2 replies 0 retweets 9 likes
Dan Burdick
@RenoDan203854
President Ashby is so clearly talking at the regular with @AprilMaybeNot. Every word that comes out of her mouth is so fake. We all know who is actually in charge.
5 replies 24 retweets 49 likes
Cat
@Catriffic
Sometimes you have a real shit day at work, and then you remember, hey, at least you don’t have to hear @AprilMaybeNot’s voice every fucking day anymore.
0 replies 2 retweets 10 likes
Here I was, a reconstructed humanlike thing with literal superpowers, still getting my feelings hurt by randos.
“I looked up that sofa.” Maya had walked into the room, and I hadn’t noticed. “It’s a Fendi.”
“Fendi, like the fashion label? They make couches?”
“They do.”
“Do I want to know how much it costs?”
“Probably not. How is the internet?” she asked me, still standing.
“Oh, y’know, things are apparently pretty bad,” I said, making a show of closing the laptop.
“They’re just calling it ‘the Crisis.’ Not ‘the Financial Crisis’ because it’s bigger than finances. I think we all just forgot what life is supposed to be for. People haven’t adjusted.”
“Can we talk?”
“Yeah.” She sat down on the couch next to me. “So, I got shot.”
“You got shot.” We hadn’t talked about it. The boiler room had been too strange, like another world where we didn’t have to think about reality, but now we were in the world again. “Are you OK?”
“Physically, yeah, I think so.” She lifted her shirt to show me, and there, just under her bra, was an irregular, pearly-white spot in her dark skin. Around it was a bloom of purple and red bruise. I felt sick looking at it. Not because it looked gross—it honestly didn’t—but because of what it meant. And what it had almost meant.

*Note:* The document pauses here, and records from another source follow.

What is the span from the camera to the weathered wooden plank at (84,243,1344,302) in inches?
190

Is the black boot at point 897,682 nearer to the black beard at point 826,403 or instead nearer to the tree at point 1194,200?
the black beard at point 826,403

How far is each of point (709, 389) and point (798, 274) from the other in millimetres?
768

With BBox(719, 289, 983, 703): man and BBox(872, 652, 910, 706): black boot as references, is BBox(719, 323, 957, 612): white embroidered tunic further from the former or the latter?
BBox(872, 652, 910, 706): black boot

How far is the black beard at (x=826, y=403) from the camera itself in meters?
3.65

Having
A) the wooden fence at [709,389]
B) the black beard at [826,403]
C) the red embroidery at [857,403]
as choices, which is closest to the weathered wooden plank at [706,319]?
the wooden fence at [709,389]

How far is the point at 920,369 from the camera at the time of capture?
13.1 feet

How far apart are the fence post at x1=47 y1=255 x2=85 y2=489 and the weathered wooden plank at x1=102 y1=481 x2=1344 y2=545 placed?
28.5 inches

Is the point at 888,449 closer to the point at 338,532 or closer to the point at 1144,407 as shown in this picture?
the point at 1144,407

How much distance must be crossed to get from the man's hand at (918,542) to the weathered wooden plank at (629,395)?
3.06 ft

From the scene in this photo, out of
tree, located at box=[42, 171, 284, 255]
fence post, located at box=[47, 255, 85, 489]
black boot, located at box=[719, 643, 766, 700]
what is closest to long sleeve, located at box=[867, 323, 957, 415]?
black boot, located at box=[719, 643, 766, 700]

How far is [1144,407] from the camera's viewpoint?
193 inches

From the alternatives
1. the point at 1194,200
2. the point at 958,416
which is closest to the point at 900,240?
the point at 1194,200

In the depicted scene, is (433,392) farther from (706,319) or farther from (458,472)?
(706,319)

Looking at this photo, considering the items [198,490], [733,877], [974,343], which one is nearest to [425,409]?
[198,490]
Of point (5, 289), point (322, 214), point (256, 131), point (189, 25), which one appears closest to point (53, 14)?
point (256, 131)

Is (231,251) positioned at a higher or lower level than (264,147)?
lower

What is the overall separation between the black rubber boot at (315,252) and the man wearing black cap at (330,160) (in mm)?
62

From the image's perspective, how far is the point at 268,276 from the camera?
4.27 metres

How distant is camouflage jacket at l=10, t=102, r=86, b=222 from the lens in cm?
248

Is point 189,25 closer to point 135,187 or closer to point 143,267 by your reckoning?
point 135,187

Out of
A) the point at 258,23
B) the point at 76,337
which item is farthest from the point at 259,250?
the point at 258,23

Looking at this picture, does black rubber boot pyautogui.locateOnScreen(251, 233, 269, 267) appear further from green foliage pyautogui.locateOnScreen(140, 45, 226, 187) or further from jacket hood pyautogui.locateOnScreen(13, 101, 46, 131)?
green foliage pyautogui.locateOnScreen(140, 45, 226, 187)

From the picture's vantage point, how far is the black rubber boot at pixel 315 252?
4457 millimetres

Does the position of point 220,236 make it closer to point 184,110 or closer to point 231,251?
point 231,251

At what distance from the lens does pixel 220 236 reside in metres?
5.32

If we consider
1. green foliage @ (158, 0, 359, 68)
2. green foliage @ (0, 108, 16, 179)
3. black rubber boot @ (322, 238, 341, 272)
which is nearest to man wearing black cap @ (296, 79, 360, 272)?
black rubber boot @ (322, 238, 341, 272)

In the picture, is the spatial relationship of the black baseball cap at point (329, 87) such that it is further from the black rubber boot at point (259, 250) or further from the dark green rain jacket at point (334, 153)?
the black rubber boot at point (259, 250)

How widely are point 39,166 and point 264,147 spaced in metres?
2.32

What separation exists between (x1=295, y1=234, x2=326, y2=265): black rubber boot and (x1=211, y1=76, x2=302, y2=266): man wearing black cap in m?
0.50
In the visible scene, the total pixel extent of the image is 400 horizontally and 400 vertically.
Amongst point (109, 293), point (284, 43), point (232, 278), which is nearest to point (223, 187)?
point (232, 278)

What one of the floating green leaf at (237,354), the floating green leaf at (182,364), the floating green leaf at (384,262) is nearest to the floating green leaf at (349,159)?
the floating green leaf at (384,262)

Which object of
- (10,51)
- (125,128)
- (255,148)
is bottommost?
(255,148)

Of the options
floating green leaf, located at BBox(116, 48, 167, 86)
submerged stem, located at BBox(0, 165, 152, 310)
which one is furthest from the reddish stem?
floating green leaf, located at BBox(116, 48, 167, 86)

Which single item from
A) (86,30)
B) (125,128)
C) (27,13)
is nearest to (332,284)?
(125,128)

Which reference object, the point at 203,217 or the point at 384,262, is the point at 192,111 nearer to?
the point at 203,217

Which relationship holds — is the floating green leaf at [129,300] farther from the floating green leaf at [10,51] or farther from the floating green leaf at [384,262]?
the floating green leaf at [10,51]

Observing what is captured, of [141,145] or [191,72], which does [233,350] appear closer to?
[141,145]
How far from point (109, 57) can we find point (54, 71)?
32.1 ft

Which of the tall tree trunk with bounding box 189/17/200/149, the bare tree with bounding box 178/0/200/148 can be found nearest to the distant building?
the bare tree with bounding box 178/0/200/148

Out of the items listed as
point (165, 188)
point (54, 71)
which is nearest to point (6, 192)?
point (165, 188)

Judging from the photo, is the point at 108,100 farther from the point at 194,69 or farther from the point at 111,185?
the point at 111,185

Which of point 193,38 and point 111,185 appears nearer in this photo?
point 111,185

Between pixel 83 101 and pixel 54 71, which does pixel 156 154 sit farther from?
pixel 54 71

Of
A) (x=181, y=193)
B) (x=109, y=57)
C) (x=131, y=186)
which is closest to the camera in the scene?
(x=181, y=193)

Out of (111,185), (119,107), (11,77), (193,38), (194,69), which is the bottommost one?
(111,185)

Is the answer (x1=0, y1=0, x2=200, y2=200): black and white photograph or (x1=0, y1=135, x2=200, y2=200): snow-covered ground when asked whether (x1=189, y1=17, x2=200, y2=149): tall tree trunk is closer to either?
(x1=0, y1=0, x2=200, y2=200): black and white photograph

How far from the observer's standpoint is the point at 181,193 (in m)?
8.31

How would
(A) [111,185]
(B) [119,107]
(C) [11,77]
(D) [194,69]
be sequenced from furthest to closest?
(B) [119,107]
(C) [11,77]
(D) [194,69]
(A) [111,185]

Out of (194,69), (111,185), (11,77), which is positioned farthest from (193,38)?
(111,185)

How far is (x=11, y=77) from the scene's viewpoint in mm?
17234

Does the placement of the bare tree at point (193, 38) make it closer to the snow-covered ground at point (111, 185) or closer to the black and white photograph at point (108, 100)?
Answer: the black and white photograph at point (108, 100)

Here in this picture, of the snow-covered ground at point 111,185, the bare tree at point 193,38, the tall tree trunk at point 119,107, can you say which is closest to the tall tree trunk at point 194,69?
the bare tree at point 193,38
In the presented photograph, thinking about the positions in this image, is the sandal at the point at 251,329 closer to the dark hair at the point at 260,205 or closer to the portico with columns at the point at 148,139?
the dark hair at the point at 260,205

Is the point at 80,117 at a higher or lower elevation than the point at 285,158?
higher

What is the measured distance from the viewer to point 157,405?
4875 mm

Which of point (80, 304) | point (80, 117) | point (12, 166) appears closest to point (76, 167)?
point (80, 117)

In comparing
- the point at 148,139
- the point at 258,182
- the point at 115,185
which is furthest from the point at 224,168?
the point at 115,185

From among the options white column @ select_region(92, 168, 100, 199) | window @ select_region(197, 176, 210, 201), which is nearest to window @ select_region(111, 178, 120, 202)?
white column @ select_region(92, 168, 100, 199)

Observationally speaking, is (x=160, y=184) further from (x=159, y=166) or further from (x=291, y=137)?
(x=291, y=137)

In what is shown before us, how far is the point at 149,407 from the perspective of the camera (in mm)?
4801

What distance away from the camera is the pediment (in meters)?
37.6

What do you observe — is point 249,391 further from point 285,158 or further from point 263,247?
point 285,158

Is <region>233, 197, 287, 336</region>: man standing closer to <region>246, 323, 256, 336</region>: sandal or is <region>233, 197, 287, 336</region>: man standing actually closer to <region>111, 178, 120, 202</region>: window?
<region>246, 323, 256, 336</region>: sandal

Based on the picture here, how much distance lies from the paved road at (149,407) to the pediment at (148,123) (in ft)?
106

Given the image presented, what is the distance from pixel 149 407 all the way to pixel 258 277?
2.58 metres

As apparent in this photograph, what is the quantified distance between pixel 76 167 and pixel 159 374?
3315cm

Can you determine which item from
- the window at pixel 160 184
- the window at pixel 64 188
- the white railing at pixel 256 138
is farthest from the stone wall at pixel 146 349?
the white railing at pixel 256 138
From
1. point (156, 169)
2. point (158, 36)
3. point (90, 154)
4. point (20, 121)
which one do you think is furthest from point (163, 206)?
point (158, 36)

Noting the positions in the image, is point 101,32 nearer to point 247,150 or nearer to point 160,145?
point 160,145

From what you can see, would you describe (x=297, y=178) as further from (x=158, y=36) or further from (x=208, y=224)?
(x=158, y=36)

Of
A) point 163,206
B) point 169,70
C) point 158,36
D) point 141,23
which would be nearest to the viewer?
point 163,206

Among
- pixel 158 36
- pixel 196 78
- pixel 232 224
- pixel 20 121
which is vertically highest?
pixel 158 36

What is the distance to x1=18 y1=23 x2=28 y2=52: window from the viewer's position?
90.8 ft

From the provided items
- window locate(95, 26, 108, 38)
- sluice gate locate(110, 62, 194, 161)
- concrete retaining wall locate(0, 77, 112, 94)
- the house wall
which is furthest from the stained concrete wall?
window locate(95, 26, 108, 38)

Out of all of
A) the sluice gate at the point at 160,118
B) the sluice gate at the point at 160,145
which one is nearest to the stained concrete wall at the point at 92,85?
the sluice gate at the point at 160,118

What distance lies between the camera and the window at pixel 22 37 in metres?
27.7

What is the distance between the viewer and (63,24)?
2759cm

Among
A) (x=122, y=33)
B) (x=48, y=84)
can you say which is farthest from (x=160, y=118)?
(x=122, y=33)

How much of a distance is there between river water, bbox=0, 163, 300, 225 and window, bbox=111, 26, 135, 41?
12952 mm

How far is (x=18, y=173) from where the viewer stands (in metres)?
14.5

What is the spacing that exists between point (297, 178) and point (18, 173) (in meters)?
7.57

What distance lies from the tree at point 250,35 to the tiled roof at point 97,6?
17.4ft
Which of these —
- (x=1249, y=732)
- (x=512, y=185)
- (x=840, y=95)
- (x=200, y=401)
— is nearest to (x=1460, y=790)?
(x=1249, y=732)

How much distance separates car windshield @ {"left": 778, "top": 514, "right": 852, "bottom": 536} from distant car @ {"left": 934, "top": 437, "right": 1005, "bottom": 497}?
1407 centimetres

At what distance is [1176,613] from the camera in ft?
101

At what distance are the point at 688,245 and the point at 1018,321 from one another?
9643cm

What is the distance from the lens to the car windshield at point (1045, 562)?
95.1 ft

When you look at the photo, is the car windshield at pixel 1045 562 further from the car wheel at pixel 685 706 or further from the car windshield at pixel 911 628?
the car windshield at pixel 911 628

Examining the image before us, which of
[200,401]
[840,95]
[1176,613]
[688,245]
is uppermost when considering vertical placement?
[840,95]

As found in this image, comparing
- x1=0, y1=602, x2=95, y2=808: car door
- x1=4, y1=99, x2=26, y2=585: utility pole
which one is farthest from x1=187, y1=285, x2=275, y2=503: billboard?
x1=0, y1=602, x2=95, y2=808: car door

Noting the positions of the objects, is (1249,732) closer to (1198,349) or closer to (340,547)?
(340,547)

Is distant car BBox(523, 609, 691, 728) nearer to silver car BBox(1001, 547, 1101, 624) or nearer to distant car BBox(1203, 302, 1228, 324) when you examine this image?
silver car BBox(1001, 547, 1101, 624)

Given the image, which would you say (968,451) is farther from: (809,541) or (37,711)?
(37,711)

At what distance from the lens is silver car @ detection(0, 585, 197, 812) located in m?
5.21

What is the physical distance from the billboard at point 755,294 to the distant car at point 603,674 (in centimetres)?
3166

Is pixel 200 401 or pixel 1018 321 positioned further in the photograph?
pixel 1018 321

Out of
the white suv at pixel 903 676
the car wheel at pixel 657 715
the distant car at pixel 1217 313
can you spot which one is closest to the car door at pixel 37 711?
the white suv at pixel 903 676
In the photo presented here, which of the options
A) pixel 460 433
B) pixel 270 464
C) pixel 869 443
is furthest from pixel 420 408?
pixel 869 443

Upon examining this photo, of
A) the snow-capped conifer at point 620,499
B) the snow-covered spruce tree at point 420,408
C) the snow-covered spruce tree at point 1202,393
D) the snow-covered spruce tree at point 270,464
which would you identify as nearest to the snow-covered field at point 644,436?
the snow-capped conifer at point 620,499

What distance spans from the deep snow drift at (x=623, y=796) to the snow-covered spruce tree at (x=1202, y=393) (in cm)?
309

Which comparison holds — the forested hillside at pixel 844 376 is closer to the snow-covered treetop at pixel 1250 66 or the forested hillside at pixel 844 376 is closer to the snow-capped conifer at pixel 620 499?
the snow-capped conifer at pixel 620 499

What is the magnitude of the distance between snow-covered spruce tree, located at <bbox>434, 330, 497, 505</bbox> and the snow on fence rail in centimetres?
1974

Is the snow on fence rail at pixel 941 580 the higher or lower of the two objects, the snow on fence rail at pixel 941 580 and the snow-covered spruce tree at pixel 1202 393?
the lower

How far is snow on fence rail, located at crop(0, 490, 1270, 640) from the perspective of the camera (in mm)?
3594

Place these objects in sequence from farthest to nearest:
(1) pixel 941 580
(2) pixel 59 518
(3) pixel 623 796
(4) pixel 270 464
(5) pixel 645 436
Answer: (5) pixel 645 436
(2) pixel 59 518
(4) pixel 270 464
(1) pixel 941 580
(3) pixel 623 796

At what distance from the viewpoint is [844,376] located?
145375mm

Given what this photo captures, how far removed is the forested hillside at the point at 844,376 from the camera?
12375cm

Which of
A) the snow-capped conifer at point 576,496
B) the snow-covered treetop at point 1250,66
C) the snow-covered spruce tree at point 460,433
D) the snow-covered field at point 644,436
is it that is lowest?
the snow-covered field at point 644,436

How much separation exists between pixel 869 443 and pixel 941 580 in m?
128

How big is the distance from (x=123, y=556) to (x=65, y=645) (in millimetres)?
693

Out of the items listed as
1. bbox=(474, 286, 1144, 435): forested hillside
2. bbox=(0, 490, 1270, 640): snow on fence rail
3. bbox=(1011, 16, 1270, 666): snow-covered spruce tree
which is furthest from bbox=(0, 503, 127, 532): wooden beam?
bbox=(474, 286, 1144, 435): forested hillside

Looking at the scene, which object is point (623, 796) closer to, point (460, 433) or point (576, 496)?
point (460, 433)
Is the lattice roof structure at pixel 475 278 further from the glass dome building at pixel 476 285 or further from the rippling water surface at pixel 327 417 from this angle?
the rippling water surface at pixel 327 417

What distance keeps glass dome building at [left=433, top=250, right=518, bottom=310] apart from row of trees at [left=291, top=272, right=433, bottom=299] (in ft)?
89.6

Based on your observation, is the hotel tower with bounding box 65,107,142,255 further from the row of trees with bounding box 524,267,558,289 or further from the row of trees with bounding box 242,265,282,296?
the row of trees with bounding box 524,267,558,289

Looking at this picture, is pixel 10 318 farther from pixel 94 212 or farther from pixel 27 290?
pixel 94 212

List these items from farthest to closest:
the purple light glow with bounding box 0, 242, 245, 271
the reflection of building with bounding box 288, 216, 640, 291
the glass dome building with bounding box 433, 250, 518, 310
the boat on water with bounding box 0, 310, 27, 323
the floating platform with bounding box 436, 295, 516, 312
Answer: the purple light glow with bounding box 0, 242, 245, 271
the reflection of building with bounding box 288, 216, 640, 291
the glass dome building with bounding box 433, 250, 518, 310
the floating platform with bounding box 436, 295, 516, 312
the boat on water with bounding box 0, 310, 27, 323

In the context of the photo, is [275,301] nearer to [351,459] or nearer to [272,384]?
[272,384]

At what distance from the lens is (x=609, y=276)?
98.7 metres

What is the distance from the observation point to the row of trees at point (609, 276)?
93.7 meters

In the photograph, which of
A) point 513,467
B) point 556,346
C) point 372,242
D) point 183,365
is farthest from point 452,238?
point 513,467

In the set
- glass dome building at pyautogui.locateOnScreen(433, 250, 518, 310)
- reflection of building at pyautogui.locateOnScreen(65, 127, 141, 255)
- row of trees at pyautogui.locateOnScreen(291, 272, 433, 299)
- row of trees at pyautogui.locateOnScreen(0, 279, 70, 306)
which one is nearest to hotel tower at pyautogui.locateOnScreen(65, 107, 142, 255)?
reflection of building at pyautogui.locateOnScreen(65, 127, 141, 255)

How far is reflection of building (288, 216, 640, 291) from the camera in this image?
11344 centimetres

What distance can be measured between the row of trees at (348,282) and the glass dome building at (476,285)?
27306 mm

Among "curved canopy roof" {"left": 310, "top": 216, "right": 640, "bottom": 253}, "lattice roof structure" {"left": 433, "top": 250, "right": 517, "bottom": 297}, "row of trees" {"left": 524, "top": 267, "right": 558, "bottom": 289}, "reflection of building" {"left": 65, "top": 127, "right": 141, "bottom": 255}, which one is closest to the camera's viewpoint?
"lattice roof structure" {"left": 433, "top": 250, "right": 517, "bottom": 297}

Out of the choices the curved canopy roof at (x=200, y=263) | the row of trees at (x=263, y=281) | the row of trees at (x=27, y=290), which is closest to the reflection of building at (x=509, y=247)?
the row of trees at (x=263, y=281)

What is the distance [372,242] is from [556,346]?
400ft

She pulled her shirt back down, wincing a little with the movement. Then she dug into her pocket and brought out a milky-white stone with flecks and veins of iridescence flashing through it. “I think you should have this,” she said.
I took it in my right hand; it felt hollow and cool. Then I looked down at my left hand, still smaller than it had been, still with only four fingers. I put the stone in my left hand and … it vanished. It slid into my hand like dropping water into water. And then, the hand rippled and, as we watched, my pinky finger grew back.
“Where the hell did you get that?!” I nearly shouted, staring at my re-formed hand.
“At a flea market in New Jersey,” she said.
I stared at her. And then she told me her whole story. Brooding for months, storming out of her parents’ house, chasing dead dolphins and bad internet, lugging around a potato plant, and running from crazed reality gamers. It was proper adventure! “Well, thank you,” I said when she was finally done. “For coming to get me. I don’t know what I would have done if I had opened that door and no one was there.” I shuddered. “Or worse, if someone else was.”
Before Andy left the apartment to go back to his work getting into the Altus Premium Space, we had concocted a very rough plan.
1. Always have our ringers on in case Miranda texts again.